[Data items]

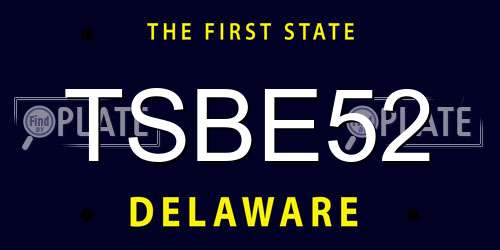TSBE52 Delaware License Plate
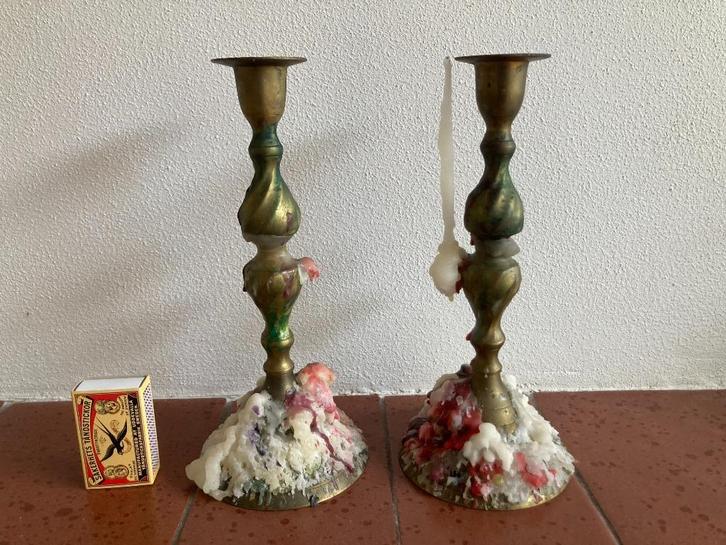 Twee koperen / bronzen antieke kaarsenhouders duo setje, Huis en Inrichting, Woonaccessoires | Kandelaars en Kaarsen, Gebruikt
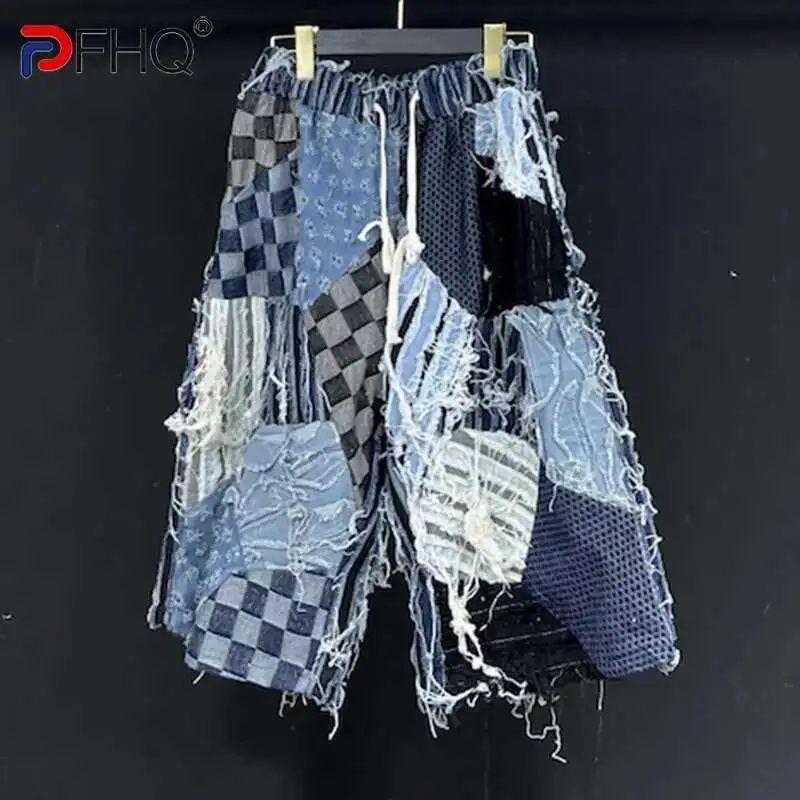 PFHQ Denim Patchwork Shorts Summer Men's Elastic Waist Vintage Washed Fabric Worn Out Wearproof Drawstring Male Original 21Z5028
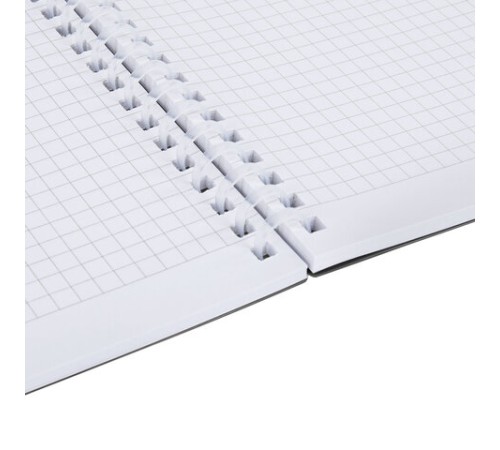 Тетрадь обложка пластик, А5 80 л., гребень мягкий, вырубка для ручки, клетка, BRAUBERG, черный, 405376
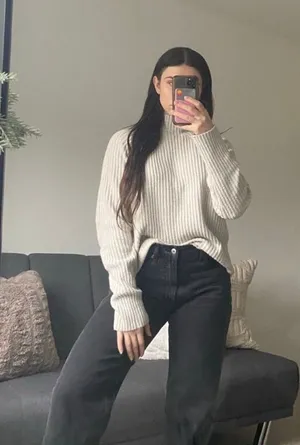 Grey ribbed sweater Gray Size M thumbnail 1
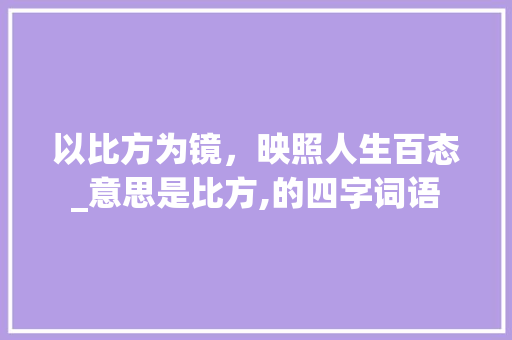 以比方为镜，映照人生百态_意思是比方,的四字词语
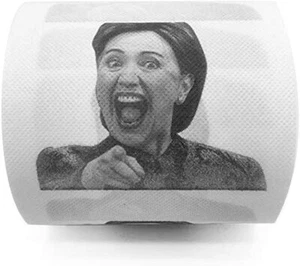 Lachende Hillary Clinton Toilettenpapier, Neuheit politischer Gag Geschenk (1 Rolle) - Bild 1 von 2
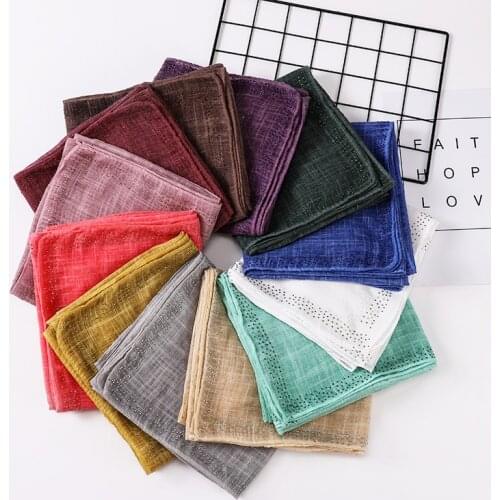 New Pom Pearl Design Hijab Scarf Cotton Linen Gold Powder Hot Drilling Scarf For Women Scarf/scarves 12 COLORS DROP SHIP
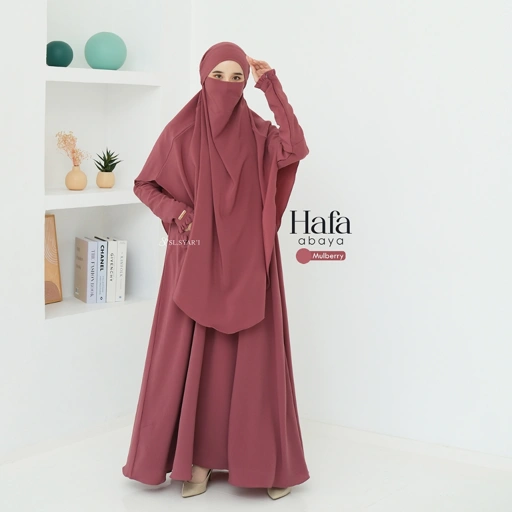 Image of SL SYAR'I - Hafa Abaya SET (ABAYA ONLY / ABAYA + FRENCH KHIMAR / SEGI4 OVAL)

> _EXERCISE_
Convert the lines above into a numbered list, leaving out the pictures and any blank lines.

> _TASK OUTPUT_
1. TSBE52 Delaware License Plate
2.  Twee koperen / bronzen antieke kaarsenhouders duo setje, Huis en Inrichting, Woonaccessoires | Kandelaars en Kaarsen, Gebruikt
3.  PFHQ Denim Patchwork Shorts Summer Men's Elastic Waist Vintage Washed Fabric Worn Out Wearproof Drawstring Male Original 21Z5028
4.  Тетрадь обложка пластик, А5 80 л., гребень мягкий, вырубка для ручки, клетка, BRAUBERG, черный, 405376
5.  Grey ribbed sweater Gray Size M thumbnail 1
6.  以比方为镜，映照人生百态_意思是比方,的四字词语
7.  Lachende Hillary Clinton Toilettenpapier, Neuheit politischer Gag Geschenk (1 Rolle) - Bild 1 von 2
8.  New Pom Pearl Design Hijab Scarf Cotton Linen Gold Powder Hot Drilling Scarf For Women Scarf/scarves 12 COLORS DROP SHIP
9.  Image of SL SYAR'I - Hafa Abaya SET (ABAYA ONLY / ABAYA + FRENCH KHIMAR / SEGI4 OVAL)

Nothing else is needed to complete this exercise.